In the question about a slow Oracle SQL query, copy the text word for word from "Q1 takes about" up to and including "(With Where Clause)".
#### PASSAGE SHOWN ####
4

My Oracle SQL query is given below -

Q1-

select 
    hca.account_number,
    hca.attribute3,
    SUM(rcl.extended_amount)
from 
    ra_customer_trx_all rct 
    JOIN ra_customer_trx_lines_all rcl  
    ON rct.customer_trx_id = rcl.customer_trx_id
    JOIN HZ_CUST_ACCOUNTS_ALL  hca
    ON rct.bill_to_customer_id = hca.cust_account_id 
where
    rct.trx_date >= TO_DATE('01-MAR-2020', 'DD-MON-YYYY')
    AND 
    rct.trx_date < TO_DATE('03-MAR-2020', 'DD-MON-YYYY')
    AND
    rcl.line_type = 'LINE' 
    AND
    rct.org_id = 3523
    AND hca.account_number = '1063431'
group by 
    hca.account_number,
    hca.attribute3;

It seems pretty straight-forward but I cannot seem to understand why the above query runs a lot slower as compared to the exact same version of the query except I comment out the last where statement -

Q2 -

select 
    hca.account_number,
    hca.attribute3,
    SUM(rcl.extended_amount)
from 
    ra_customer_trx_all rct 
    JOIN ra_customer_trx_lines_all rcl  
    ON rct.customer_trx_id = rcl.customer_trx_id
    JOIN HZ_CUST_ACCOUNTS_ALL  hca
    ON rct.bill_to_customer_id = hca.cust_account_id 
where
    rct.trx_date >= TO_DATE('01-MAR-2020', 'DD-MON-YYYY')
    AND 
    rct.trx_date < TO_DATE('03-MAR-2020', 'DD-MON-YYYY')
    AND
    rcl.line_type = 'LINE' 
    AND
    rct.org_id = 3523
    -- AND hca.account_number = '1063431' ***THIS IS NOW COMMENTED***
group by 
    hca.account_number,
    hca.attribute3;

Q1 takes about 20 minutes whereas Q2 runs in 1 second.

I'm not really good at query tuning, but I have an index on account_number, made sure there's no implicit datatype conversions. The explain plan tells me the where clause would use a Index Unique Scan which I believe is the correct option. I would have assumed that adding a where clause should make it faster, as you are narrowing down the number of rows to be grouped. But it seems my assumption is incorrect, as I am observing the complete opposite of what I had assumed.

Explain plans given below -

Q1 (With Where Clause)
#### ROWS ####
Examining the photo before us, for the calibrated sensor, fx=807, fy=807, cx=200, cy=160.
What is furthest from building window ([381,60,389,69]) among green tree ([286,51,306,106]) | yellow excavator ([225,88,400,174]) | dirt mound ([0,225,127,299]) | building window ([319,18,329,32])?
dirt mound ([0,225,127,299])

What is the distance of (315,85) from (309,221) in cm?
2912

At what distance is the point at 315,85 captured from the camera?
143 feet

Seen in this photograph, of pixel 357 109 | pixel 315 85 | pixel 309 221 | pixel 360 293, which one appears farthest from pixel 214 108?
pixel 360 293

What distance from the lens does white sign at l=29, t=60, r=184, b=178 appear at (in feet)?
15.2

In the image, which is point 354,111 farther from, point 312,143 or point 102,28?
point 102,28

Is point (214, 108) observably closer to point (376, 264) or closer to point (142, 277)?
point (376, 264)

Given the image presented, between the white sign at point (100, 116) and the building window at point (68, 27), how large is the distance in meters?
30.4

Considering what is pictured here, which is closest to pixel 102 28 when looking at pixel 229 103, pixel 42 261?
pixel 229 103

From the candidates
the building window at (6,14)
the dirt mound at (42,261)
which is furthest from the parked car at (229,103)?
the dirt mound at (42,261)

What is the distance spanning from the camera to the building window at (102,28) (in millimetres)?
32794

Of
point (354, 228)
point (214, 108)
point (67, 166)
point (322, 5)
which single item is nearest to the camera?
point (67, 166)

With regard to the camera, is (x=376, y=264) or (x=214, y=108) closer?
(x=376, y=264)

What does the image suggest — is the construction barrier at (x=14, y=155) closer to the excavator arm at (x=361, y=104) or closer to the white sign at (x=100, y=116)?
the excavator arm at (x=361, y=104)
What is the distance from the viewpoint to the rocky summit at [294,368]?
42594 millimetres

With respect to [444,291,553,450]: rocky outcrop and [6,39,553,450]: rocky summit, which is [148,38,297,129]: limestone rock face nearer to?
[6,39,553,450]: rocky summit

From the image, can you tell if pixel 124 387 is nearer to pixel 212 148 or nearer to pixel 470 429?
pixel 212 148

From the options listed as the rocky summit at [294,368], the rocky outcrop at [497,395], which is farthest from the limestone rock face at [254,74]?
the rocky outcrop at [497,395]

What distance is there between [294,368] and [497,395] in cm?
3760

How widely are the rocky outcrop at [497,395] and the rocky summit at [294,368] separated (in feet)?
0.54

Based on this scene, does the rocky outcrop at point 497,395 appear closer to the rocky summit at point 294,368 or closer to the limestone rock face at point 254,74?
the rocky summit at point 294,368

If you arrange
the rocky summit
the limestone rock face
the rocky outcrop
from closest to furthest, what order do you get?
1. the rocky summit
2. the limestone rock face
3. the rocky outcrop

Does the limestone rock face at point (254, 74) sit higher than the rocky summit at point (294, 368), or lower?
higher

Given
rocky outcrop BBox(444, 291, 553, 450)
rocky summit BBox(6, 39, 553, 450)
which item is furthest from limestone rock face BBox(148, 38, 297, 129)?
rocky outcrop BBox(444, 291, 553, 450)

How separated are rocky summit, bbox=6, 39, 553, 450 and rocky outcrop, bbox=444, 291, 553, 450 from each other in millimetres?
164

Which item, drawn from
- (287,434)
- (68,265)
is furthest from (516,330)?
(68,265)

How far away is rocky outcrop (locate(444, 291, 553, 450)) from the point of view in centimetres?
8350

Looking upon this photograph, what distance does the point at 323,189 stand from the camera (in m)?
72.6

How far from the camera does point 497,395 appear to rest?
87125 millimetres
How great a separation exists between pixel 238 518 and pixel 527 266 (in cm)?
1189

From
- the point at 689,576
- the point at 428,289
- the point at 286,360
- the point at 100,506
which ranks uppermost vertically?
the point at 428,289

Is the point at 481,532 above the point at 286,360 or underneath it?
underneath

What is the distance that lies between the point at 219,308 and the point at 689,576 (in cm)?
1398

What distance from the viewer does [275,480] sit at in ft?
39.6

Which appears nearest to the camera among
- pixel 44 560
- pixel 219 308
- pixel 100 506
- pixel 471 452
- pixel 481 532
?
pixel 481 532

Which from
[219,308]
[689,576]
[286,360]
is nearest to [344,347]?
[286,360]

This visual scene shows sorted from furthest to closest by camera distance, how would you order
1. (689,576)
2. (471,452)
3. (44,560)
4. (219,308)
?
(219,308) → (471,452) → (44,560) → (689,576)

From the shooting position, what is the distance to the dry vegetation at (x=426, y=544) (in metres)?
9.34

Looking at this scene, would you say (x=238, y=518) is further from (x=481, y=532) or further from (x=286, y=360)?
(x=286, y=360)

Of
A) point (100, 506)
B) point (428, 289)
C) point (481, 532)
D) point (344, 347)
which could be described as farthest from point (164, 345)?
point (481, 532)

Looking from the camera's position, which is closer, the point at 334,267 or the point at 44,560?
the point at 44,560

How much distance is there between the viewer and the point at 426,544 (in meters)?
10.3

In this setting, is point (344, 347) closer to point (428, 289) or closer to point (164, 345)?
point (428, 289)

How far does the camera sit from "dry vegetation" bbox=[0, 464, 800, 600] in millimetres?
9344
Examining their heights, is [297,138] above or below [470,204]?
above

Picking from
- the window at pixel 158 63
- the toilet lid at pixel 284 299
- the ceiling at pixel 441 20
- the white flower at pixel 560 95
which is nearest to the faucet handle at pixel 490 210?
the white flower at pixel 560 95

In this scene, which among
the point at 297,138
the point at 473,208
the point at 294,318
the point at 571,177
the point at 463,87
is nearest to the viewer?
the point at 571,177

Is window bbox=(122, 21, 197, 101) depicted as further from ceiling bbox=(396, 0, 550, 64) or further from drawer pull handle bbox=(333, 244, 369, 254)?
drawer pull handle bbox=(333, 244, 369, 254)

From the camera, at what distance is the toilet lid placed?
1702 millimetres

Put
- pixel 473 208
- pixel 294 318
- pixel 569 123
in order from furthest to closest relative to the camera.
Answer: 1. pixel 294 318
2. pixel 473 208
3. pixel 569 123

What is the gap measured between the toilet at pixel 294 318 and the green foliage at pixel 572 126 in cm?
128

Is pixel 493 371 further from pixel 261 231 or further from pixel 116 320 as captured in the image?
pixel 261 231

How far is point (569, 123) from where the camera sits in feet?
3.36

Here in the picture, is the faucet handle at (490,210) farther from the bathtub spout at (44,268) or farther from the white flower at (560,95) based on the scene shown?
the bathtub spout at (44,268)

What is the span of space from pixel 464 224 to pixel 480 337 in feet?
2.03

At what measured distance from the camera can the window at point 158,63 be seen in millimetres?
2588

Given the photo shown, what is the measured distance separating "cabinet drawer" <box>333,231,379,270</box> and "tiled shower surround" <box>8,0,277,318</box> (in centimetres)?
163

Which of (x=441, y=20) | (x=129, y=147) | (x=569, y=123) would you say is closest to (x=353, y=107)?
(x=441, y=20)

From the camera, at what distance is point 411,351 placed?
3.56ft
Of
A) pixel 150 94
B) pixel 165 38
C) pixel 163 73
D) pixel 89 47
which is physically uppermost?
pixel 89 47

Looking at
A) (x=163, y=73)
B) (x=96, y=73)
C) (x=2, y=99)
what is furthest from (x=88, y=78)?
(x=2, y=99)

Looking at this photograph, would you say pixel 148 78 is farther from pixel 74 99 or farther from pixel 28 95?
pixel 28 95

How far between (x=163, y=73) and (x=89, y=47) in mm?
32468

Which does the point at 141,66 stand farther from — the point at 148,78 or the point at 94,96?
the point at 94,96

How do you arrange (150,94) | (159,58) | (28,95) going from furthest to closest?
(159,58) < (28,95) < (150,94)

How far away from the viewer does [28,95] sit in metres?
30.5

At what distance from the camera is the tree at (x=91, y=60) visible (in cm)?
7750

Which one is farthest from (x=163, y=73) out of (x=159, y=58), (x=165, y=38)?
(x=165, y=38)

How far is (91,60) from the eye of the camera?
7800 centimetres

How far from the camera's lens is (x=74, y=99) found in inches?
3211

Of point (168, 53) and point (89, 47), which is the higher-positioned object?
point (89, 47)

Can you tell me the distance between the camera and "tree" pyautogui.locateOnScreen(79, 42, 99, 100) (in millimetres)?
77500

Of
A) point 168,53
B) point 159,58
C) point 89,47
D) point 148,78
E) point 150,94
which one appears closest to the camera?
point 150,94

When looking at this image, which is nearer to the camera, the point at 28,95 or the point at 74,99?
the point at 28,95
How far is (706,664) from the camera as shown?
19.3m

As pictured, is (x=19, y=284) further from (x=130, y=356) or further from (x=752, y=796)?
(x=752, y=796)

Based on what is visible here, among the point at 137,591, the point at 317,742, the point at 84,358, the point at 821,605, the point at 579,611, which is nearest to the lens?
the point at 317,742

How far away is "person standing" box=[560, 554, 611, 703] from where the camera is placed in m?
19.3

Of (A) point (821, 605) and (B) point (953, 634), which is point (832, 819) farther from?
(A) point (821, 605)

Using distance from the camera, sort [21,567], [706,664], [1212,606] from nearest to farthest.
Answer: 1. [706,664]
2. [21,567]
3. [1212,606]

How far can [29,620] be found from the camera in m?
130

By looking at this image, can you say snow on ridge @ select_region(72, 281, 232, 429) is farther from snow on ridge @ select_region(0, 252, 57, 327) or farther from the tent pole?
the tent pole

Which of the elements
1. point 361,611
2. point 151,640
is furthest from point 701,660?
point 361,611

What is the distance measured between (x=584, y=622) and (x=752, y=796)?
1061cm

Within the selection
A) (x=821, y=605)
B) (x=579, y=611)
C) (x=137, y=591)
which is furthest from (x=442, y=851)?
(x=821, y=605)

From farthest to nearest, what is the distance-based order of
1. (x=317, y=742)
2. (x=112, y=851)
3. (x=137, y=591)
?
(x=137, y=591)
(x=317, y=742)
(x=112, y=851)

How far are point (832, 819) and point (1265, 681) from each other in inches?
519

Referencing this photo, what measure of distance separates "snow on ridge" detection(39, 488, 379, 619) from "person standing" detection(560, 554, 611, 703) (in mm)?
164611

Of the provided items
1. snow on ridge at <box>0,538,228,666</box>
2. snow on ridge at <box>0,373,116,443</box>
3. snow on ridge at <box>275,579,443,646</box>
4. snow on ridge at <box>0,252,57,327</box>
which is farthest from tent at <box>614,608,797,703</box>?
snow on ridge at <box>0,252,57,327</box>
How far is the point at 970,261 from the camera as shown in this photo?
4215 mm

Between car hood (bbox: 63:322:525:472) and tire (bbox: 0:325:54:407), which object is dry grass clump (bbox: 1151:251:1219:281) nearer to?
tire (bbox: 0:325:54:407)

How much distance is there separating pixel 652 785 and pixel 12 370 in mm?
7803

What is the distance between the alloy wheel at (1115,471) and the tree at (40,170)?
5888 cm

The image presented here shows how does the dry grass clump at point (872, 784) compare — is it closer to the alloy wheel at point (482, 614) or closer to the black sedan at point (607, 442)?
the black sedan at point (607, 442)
####
## [EXERCISE OUTPUT]
Q1 takes about 20 minutes whereas Q2 runs in 1 second.

I'm not really good at query tuning, but I have an index on account_number, made sure there's no implicit datatype conversions. The explain plan tells me the where clause would use a Index Unique Scan which I believe is the correct option. I would have assumed that adding a where clause should make it faster, as you are narrowing down the number of rows to be grouped. But it seems my assumption is incorrect, as I am observing the complete opposite of what I had assumed.

Explain plans given below -

Q1 (With Where Clause)